Seulement deux jours après l’attaque, le journal a également été nommé Citoyen d’honneur de la ville de Paris. C’est la première fois que ce titre honorifique est décerné à une personne ou à un organisme français. Pour référence, Nelson Mandela a également reçu “ce respect du aux héros” comme l’a elle-même défini la mairesse de Paris, Anne Hidalgo. Et partout, des dessins de leurs collègues présentent les quatre caricaturistes vedettes avec la mention “Des héros morts pour la France”.

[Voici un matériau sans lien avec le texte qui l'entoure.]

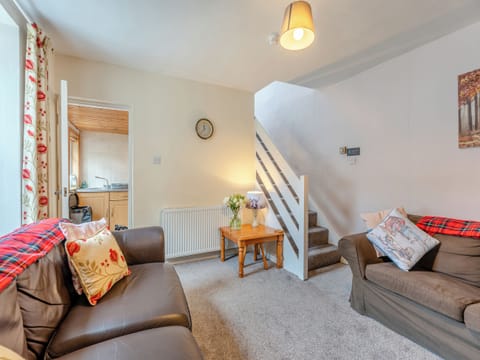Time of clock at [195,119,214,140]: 11:37
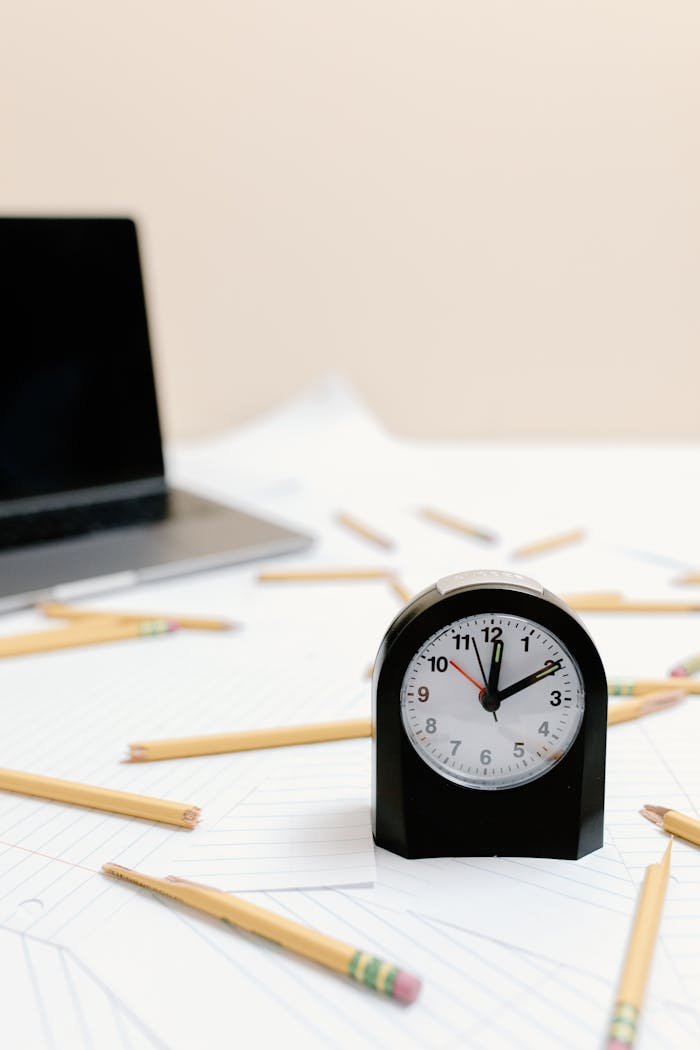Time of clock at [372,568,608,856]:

On nous martèle les noms de Charb, Cabu, Wolinski, et Wignous, mais peu de mentions sont faites des clients innocents pris en otage dans le supermarché. De l’agent d’accueil de l’immeuble où se trouve la Rédaction. Et des policiers morts dans l’exercice de leurs fonctions. Beaucoup moins de personnes les qualifient de héros, mais pourtant, à bien y regarder…

Les marches organisées de par le monde, et surtout celle de Paris qui a rassemblé plus d'un million de gens, sont un mouvement citoyen comme on n’en a pas vu depuis longtemps. Elles sont l’expression de la résistance à la terreur, aux terroristes et à la bêtise humaine et inhumaine.

Je suis pour le mouvement. Juste pas pour le slogan. Je suis Cabu, Clarissa, Yoav, Wolinski, Frédéric Charb ou Franck, victimes innocentes. Je suis choquée. Je suis triste. Je suis pour la liberté d’expression. Mais je ne suis toujours pas Charlie.